— Надо еще разобраться, какие критерии и масштабы оказываются решающими.
— Говорите яснее.
— Решающим всегда оказывается один вопрос: удастся нам распродать тираж с данной сенсационной историей или не удастся?
— А что вы против этого имеете?
— Успех любой ценой — сомнительная цель.
— Между нами говоря, господин Кремер, мы бы этого тоже не хотели. Но… Таковы дела!
— Неужели мы должны любой ценой добиваться увеличения тиража?
— Любой ценой… этого бы я не сказал. Тут, разумеется, есть нюансы. Другими словами, издатель вовсе не ждет от нас, что мы будем копировать «Экспресс» и подражать его схеме: «Сперва изнасиловал, потом убил». Но тем не менее издатель хочет перекрыть «Экспресс».
— Тогда возникает вопрос: какими средствами?
— Вы намекаете на Зайлера?
— Я просто поражен.
— У вас слишком сильное воображение.
— Только люди с воображением способны предвидеть события.
— Зайлер, по сути дела, человек аполитичный.
— На мой взгляд, аполитичных людей не бывает. Любая человеческая позиция есть в то же время позиция политическая.
— Согласен. Но что касается Зайлера — вы слишком сгущаете краски.
— Вы назначили его своим заместителем!
— Это тоже преувеличение. Он должен только замещать меня — особенно по вопросам, связанным с первой полосой, — когда я в отъезде.
— Лицо газеты, господин Эпштейн, определяет именно первая полоса, афишка, а не страницы, посвященные культуре.
— Зайлер — журналист до мозга костей. У него особый нюх на сенсации.
— Это он создал славу «Экспрессу»?
— Вне всякого сомнения.
— И все же его оттуда вышвырнули!
— Вы же помните, в какой горячке нам пришлось вдруг начать выпуск «Миттагблатта». На год раньше, чем предполагалось. Издатель «Экспресса» распустил слух, будто он вот-вот начнет печатать вторую газету. А наш хозяин принял этот слух всерьез. Что мне оставалось делать? Впопыхах сколотить редакцию. Вы-то знаете, сколько у нас здесь людей, раньше никогда не работавших в ежедневной газете. Вы сами из их числа. Вот я и подумал, что хоть один человек у нас должен разбираться в вопросах производства.
— А теперь вы сделали заведующего производством заместителем главного редактора.
— Господин Кремер, если уж вы так не доверяете Зайлеру, то имейте доверие хотя бы ко мне. За все, что сделает Зайлер, ему придется отвечать передо мной.
— Вы не хотите мне сказать, за что его выгнали из «Экспресса»?
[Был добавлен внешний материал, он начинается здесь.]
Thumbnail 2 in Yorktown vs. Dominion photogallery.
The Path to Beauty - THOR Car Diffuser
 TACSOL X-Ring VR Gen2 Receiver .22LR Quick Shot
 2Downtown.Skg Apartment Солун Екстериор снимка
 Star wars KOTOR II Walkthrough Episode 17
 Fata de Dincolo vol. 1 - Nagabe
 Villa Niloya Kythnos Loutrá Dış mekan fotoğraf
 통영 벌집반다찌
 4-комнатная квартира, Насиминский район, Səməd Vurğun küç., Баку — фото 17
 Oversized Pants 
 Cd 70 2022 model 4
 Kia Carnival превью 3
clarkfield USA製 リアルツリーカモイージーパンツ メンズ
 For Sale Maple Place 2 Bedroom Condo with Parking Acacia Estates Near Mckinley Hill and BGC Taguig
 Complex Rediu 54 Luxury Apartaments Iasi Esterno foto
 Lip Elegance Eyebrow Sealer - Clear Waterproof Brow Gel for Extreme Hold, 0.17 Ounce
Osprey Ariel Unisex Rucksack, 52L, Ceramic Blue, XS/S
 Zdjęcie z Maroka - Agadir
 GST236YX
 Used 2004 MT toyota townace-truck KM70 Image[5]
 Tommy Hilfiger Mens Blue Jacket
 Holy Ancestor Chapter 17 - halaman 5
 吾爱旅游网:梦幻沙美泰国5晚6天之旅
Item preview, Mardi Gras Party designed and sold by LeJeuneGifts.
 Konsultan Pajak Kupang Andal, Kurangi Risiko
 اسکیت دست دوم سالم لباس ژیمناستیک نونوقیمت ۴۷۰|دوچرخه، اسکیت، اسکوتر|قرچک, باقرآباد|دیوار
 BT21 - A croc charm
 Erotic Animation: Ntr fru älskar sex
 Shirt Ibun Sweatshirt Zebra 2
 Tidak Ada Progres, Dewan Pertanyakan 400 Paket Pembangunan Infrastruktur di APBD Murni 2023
— Тут никакого секрета нет, — ответил Эпштейн. — Зайлер поместил скандальную статью о пушечном короле Бринкмане, а подтвердить факты ему оказалось нечем.
— Нечем подтвердить? Да это же курам на смех! Кто же не знает, что Бринкман поставляет оружие направо и налево?
— Через подставных лиц — возможно. Но если вы пишете: «Г-н XY — сообщник такого-то…», то имейте по крайней мере доказательства!
— Вот увидите, Зайлер и вам испортит жизнь какой-нибудь скандальной статейкой — рано или поздно.
— Этого он не сделает. Второй раз он такой ошибки не допустит.
— Вы уверены?
— Да, Зайлер слишком честолюбив. Ему нужен только тираж, а на все остальное наплевать. Он еще ни разу в жизни не высказал собственного мнения. У него нет никаких интересов, его ничто не радует, ничто не огорчает… кроме того, что тираж застрял на мертвой точке. Зайлер не ходит ни в театры, ни в концерты, а дома у него вы не найдете ни одной книги. Да и страстишки-то у него мелкие: порнография и бридж, «ягуар» и квартира-люкс.
— Представьте себе, — сказал Кремер, — что Зайлер на долгое время лишился бы возможности смаковать убийства за отсутствием таковых.
— Что тогда?
— Он бы организовал их сам!
19 августа, 20 часов 30 минут
КАБИНЕТ ЭПШТЕЙНА
— Наше сегодняшнее вечернее совещание я решил провести на полчаса раньше, потому что на нем пожелал присутствовать мой сын… Представляю вам моего сына Оливера, ему шестнадцать лет, он учится в литературной гимназии, но еще не решил, кем быть — возможно, он станет журналистом. Надеюсь, господа, вы не против того, чтобы Оливер послушал, как мы работаем?
Молчание.
— Итак, возражений нет. Как у нас обстоят дела? Начнем сегодня с отдела культуры. Господин Кремер!
— В кинотеатрах начали показывать фильм Джона Уэйна о Вьетнаме. В Базеле уже состоялась демонстрация протеста. Прокатчик согласился с требованием демонстрантов и решил снять фильм с экрана.